An earlier post from this blog will be included in an anthology of essays about bullying, all by authors of books for children and teens, entitled DEAR BULLY. It is an impressive and varied lineup. I will post more information when info on ordering the book becomes available.
My own life, I’ve learned, is an anthology. I have one story in it, a few pages long, and share it with a lot of other compelling and worthy stories: my wife’s, my son’s, and my many colleagues and friends, my neighbors and even my readers. But the curious thing is that I’ve written the entire thing. My life has one brief story about myself shuffled up with a bunch of stories I’ve told (or am telling) about other people. Call them collaborators, if you want, but what I’ve dwelled on recently is that while self-help and inspirational literature is filled with wisdom about self-affirmations, creative visualization about yourself, writing manifestos and planning your future, I have grown and achieved the most when I made other people the heroes in my life, telling myself stories about them. People who have mentored me, or ushered me along my own career path, or simply inspired me with their hard work and compassion.
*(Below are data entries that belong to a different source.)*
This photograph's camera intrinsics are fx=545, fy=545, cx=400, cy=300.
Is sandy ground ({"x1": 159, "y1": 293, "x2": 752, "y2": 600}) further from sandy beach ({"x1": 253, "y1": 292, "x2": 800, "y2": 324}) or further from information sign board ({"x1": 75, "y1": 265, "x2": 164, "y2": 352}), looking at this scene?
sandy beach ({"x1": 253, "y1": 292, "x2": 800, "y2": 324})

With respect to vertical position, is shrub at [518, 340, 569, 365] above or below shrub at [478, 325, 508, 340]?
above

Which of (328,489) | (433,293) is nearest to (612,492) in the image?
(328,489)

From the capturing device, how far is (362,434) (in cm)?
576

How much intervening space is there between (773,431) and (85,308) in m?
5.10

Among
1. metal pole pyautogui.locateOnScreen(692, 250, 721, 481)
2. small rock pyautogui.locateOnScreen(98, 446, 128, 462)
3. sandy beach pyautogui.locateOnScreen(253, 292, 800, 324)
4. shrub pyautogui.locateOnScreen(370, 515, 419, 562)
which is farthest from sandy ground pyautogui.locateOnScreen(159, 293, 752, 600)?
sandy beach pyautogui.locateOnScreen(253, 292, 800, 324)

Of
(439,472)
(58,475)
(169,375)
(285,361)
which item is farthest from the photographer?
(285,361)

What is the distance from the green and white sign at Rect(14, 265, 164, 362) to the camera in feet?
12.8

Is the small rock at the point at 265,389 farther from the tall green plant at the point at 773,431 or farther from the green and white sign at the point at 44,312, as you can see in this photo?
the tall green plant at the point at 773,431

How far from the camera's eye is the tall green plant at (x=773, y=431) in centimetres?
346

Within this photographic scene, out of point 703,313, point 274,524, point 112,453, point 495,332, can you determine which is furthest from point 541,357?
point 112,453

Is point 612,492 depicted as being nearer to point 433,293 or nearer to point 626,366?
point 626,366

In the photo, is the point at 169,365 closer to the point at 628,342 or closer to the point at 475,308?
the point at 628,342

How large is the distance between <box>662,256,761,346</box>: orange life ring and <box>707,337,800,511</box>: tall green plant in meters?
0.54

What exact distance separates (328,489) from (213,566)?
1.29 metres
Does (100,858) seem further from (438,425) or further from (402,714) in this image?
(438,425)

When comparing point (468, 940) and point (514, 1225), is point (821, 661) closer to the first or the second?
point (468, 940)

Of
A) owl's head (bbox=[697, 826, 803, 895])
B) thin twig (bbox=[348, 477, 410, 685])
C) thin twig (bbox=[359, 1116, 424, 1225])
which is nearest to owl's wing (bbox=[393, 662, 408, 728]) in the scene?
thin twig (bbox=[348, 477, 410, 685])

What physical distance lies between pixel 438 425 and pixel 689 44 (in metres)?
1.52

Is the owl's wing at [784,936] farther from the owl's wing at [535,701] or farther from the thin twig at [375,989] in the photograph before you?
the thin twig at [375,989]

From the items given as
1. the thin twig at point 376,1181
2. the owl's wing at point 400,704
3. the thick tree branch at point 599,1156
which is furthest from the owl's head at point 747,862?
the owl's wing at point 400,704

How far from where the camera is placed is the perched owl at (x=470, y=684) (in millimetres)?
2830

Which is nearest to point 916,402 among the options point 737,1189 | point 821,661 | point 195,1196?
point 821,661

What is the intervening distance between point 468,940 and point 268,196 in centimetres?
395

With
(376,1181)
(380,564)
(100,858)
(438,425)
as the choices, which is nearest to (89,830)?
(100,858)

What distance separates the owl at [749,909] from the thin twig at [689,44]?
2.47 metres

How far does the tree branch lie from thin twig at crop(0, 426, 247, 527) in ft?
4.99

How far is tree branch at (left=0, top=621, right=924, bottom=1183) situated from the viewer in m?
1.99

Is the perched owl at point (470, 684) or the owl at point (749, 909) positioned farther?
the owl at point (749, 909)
That didn’t come natural to me, and I still resist it sometimes, but now I’m struck by the brilliance of that opening line in David Copperfield where he understands that he may not be the principle character in his own biography.
The slogan for the campaign about bullying is that “it gets better,” but it doesn’t get better by magic. It gets better because you develop your talents, marshall your resources, surround yourself with those people who love and appreciate you (whomever they are) and tell yourself damned good stories about them.